§ SUPPLIED DATA
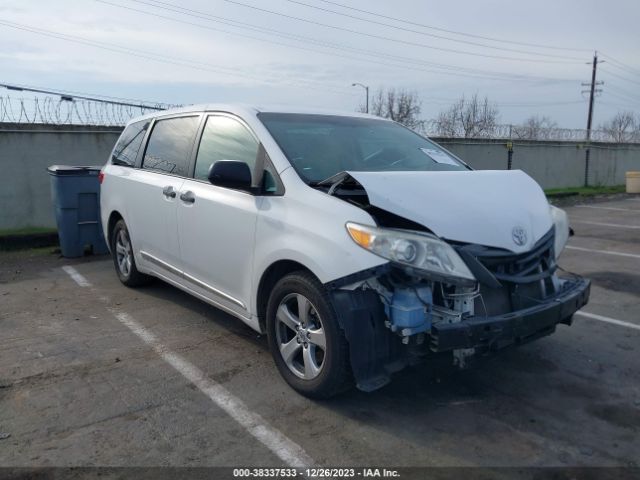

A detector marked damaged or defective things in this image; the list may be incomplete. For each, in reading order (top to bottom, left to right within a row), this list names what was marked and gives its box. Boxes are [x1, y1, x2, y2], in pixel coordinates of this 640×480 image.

broken headlight [344, 222, 476, 284]
crumpled hood [348, 169, 552, 253]
damaged front end [320, 172, 592, 390]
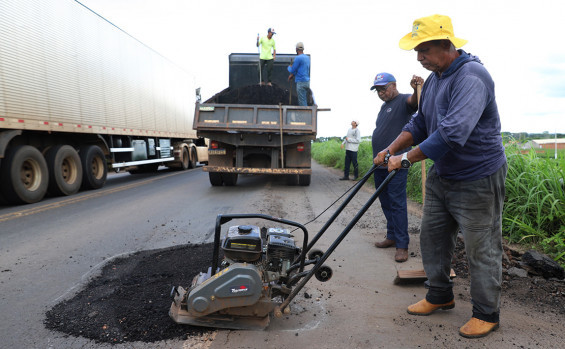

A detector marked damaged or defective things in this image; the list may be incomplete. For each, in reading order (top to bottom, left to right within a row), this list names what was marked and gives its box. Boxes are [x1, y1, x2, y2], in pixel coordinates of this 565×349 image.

asphalt patch [43, 242, 216, 342]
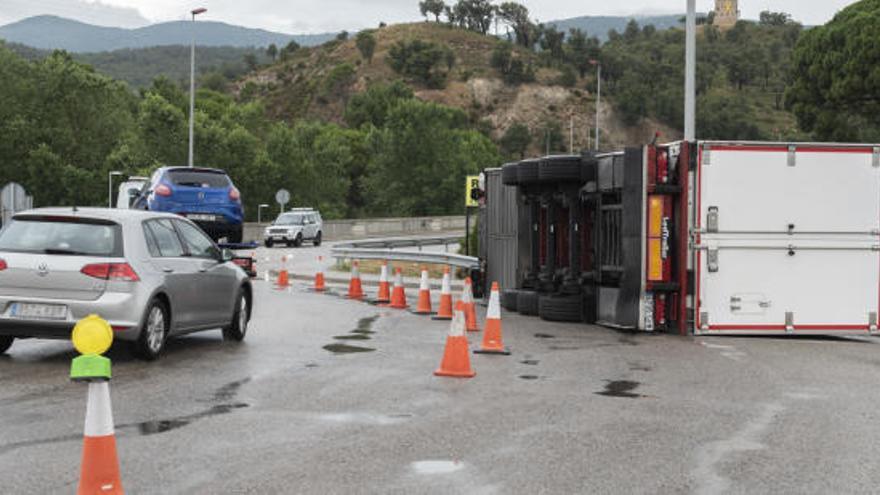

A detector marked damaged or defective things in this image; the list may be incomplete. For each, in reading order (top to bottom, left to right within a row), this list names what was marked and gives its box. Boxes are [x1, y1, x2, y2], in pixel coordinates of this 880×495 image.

overturned truck [482, 141, 880, 340]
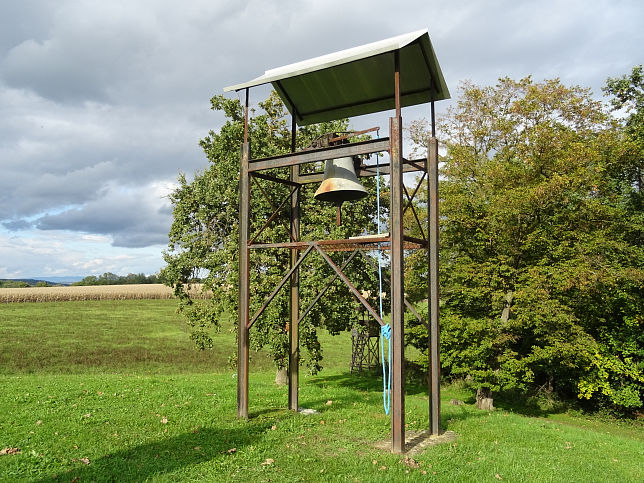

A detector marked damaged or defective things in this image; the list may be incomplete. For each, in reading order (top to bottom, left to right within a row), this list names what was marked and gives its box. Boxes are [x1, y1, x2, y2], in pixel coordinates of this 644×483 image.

rusty metal beam [248, 138, 390, 172]
rusty metal beam [248, 244, 314, 330]
rusty metal beam [310, 244, 382, 328]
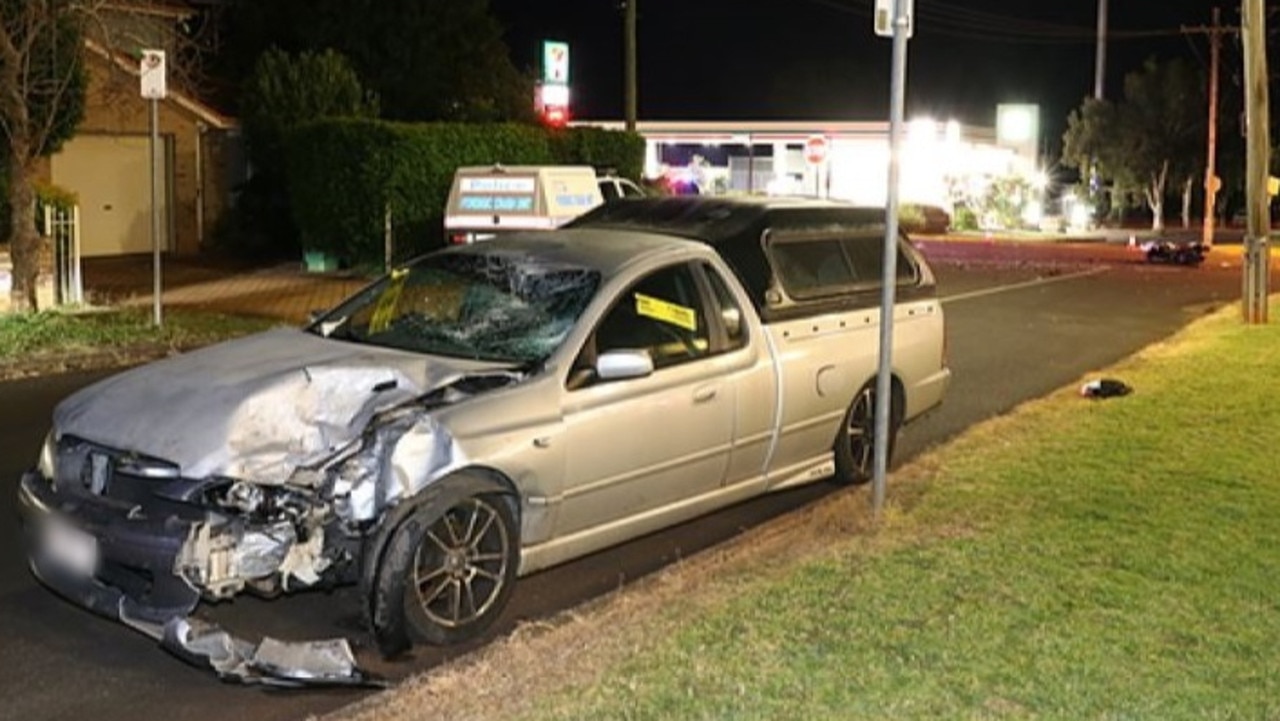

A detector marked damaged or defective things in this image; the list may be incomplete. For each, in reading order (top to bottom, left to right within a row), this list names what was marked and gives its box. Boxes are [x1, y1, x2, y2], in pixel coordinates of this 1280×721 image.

§ TASK DETAILS
Return, verbatim, the lines of the material from the one containing "this 880×495 image." through the one containing "overturned truck [482, 141, 880, 340]", both included.

§ FINISHED ANSWER
A detector marked damaged or defective things in this image; the list may be incomplete. For each, in reading order (top to bottom, left to right within a row), this list names what was marked and gives its box. Boxes are [x1, y1, x2, y2], in pixel coordinates of this 880×495 image.

overturned truck [482, 141, 880, 340]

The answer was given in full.